- _Records excerpted from a collection_
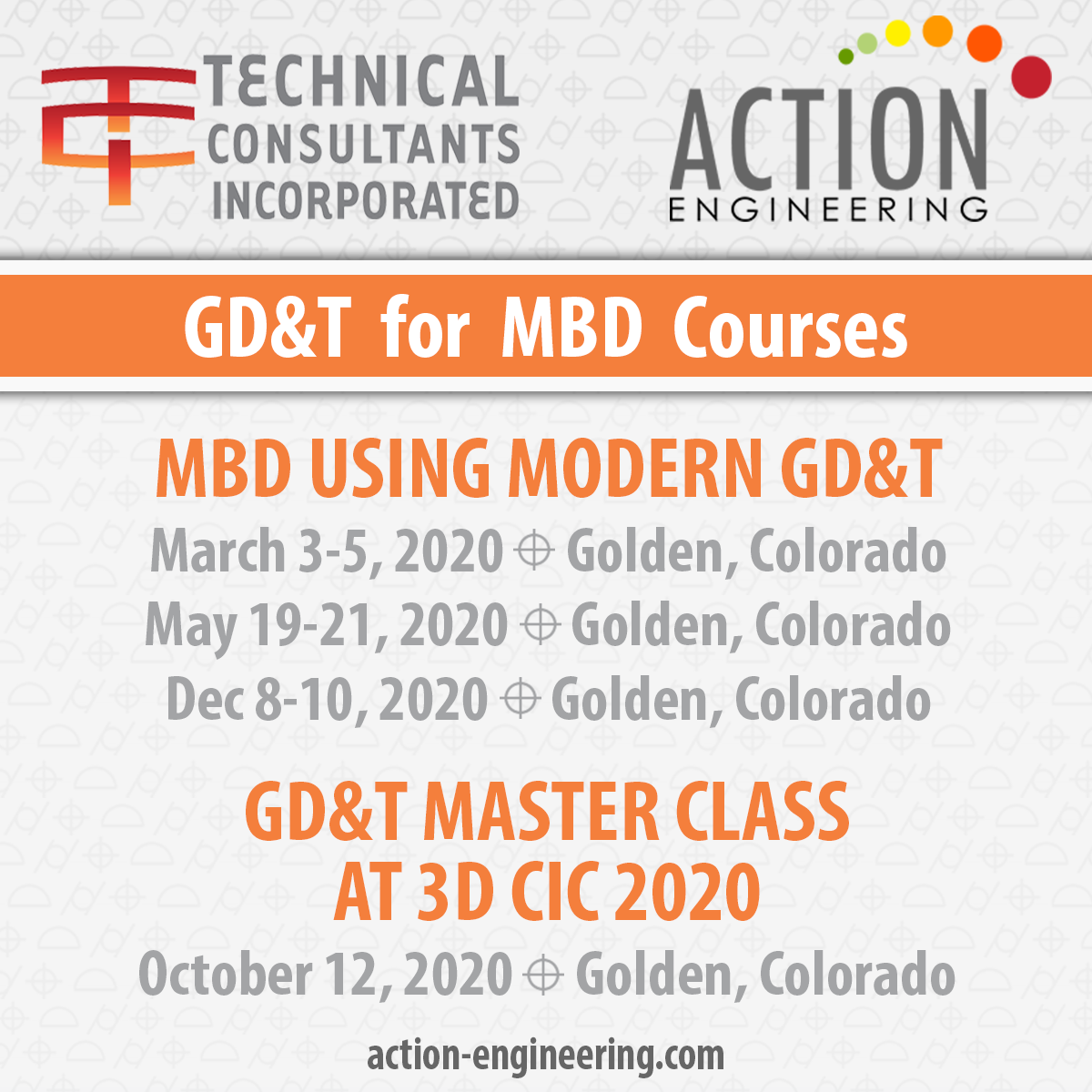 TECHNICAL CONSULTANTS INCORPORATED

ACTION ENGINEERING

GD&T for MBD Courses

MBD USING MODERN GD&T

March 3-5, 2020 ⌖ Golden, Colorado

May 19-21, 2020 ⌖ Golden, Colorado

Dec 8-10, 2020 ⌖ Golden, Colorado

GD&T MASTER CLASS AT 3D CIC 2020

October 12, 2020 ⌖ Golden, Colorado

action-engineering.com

...

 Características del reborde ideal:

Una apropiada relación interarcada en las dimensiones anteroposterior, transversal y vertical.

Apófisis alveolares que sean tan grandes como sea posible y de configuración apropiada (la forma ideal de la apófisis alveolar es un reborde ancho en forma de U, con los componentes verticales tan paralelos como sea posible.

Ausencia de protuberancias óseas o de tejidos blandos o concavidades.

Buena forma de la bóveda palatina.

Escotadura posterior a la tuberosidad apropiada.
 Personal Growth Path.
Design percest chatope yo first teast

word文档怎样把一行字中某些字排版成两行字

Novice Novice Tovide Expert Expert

- _The problem_
Starting at the line above that contains "TECHNICAL CONSULTANTS INCORPORATED", transcribe every line exactly through the line that contains "action-engineering.com", including that last one, and skip the pictures.

- _Response to this task_
 TECHNICAL CONSULTANTS INCORPORATED

ACTION ENGINEERING

GD&T for MBD Courses

MBD USING MODERN GD&T

March 3-5, 2020 ⌖ Golden, Colorado

May 19-21, 2020 ⌖ Golden, Colorado

Dec 8-10, 2020 ⌖ Golden, Colorado

GD&T MASTER CLASS AT 3D CIC 2020

October 12, 2020 ⌖ Golden, Colorado

action-engineering.com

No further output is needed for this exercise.